Commit to Safe Practices
Release date: 19/08/2013
Our dispute with coal giant Port Waratah Coal Services (PWCS) in the port of Newcastle - the largest coal service operator in the southern hemisphere - is one such case.
Big Rigs, by TWU NSW State Secretary Wayne Forno
This long-running dispute has created an alliance of unions which have taken protected industrial action to fight for a fair Union Agreement.
The unions, namely the Transport Workers Union, Maritime Union of Australia, Australian Manufacturing Workers Union, Electrical Trades Union and Australian Workers Union have formed a united front which is known as the Single Bargaining Unit.
In response to industrial action, PWCS management replaced union members with inexperienced workers: resulting in serious safety hazards.

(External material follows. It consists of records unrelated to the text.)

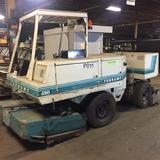 Tennant 550 Industrial Floor scrubber and vacuum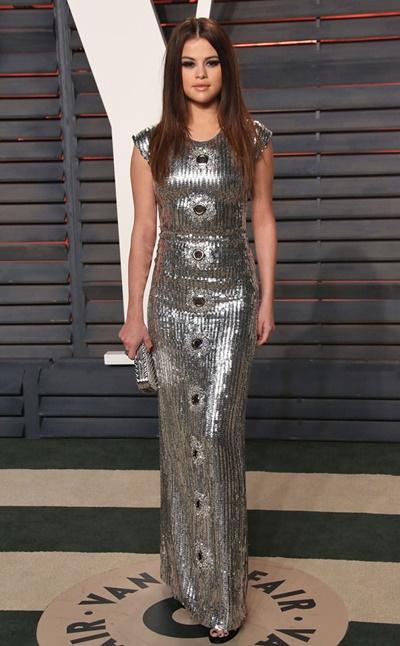 -selena-gomez-vestido-prata - roupa prata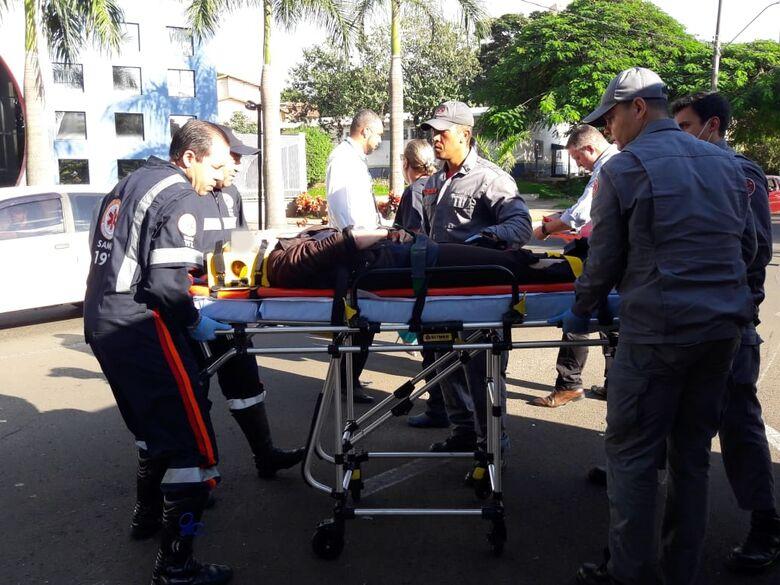 Motociclista fica ferida após colisão na região da USP - Crédito: São Carlos Agora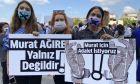 Διαμαρτυρία για τη δίκη επτά δημοσιογράφων με την κατηγορία ότι αποκάλυψαν κρατικά μυστικά στην Τουρκία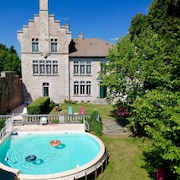 Cozy Family Castle Private + Park + Heated Pool
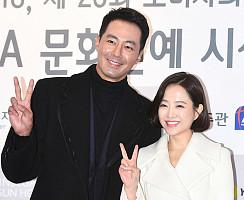 조인성-박보영, '오누이처럼 다정하게'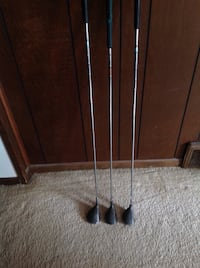 3 pieces Wilson metal woods $5.00 each just great for cheater clubs!! Antioch, 60002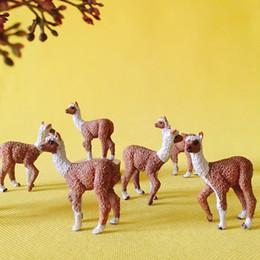 Ingrosso 10 pezzi / alpaca / miniature / bella carina / fairy garden gnome / moss terrarium decor / artigianato / figurine / statue / fai da te
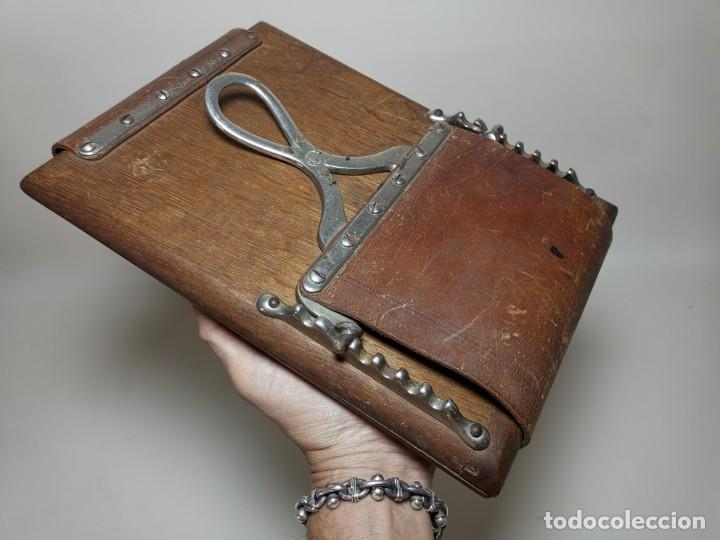 Antigüedades: ANTIGUA PRENSA DE ROBLE CUERO Y BRONCE PARA LIBROS ..FLORES -PORTATIL -siglo XIX-PARIS - Foto 23 - 222598363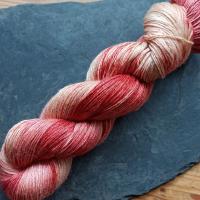 Blumenschaf Merino-Silk pflanzengefärbt 400m/100g - Krapp hell meliert - UNIKAT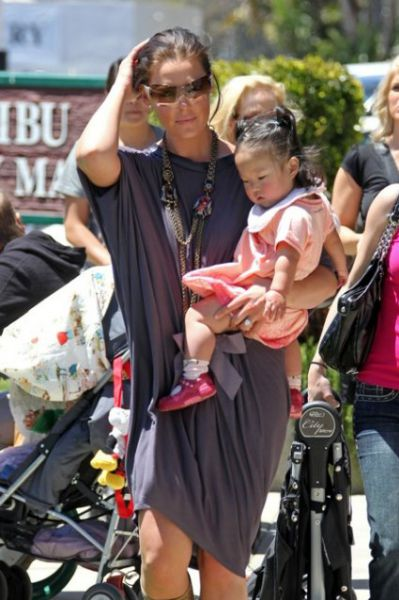 Кэтрин Хайгл: шоппинг с дочерью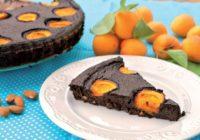 Čierny cuketový koláč s ovocím (maškrta na víkend)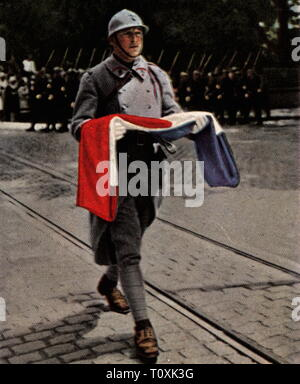 Allied Occupation of the Rhineland 1918 - 1930, French troops are evacuating Mainz, April 1930, soldier with the pulled down tricolor, coloured photograph, cigarette card, series 'Die Nachkriegszeit', 1935, entente, military, occupation, occupying power, occupying powers, decampment, march-off, marching-off, marches-off, marched-off, march out, marching out, marches out, marched out, flag, flags, Rhineland, France, Rhineland-Palatinate, Rhineland Palatinate, Rheinland-Pfalz, People's State of Hesse, Germany, German Reich, Weimar Republic, people,, Additional-Rights-Clearance-Info-Not-Available - Stock Photo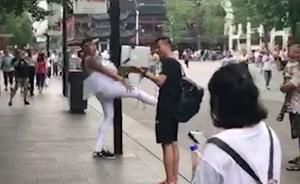 男主播扮小天鹅,骚扰路人被城管抬走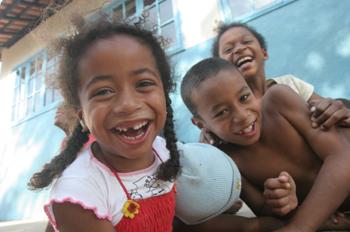 Niños de Quilombo delante de la escuela del pueblo, Sao Paulo, B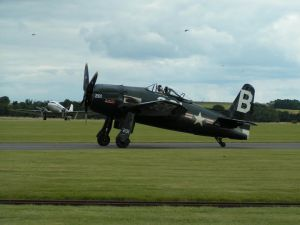 Stephen Grey taxiing the Bearcat following the Joker slot in 2008.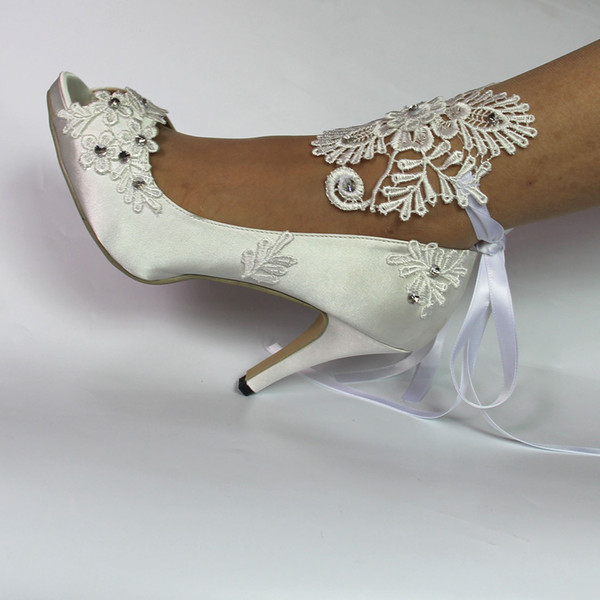 Toe aberto Mulheres sapatos de salto alto rendas cetim branco sapatos de festa pérolas de noiva sapatos de noiva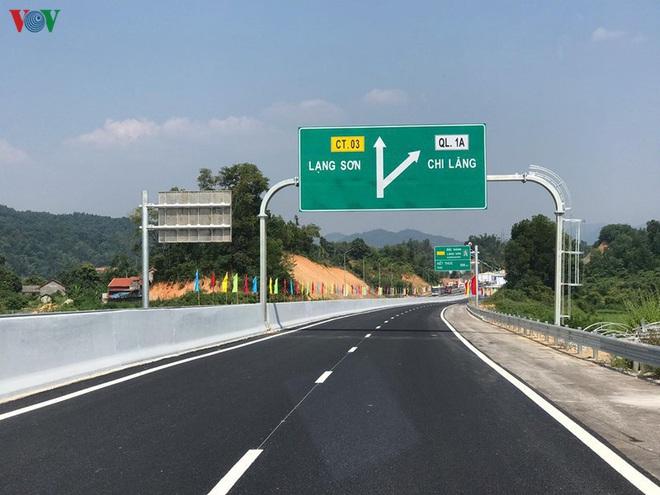 Chuyển cao tốc Bắc-Nam sang đầu tư công, tiến độ sẽ nhanh hơn? - Ảnh 3.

On Thursday, July 18, the company's use of inexperienced workers caused a coal spillage, with tonnes of coal spewing from a coal loader onto the wharf and the deck of the ship - the Pacific Triangle. The trimming plate on the coal loader was badly damaged after it collided with the ship, which caused delays up to 12 hours.
This serious accident could have had far worse consequences had there been workers standing nearby.
This is what happens when you have inexperienced workers who have little, if any training on how to handle specialised machinery and equipment that weighs in excess of some 300 tonnes.
PWCS management ought to know better about the real dangers and risks that can arise in relation to workers' health and safety.
Any minor collision can cause serious injury, death and/or damage to vital machinery which can cost PWCS customers and shipping companies thousands of dollars per hour.
On its website, PWCS prides itself on taking precautionary measures to ensure workers' safety in a potentially dangerous work environment.
If PWCS is serious about maintaining safe work practices, then it should put its money where its mouth is and get real about its commitment to safe work practices and the health and safety of workers.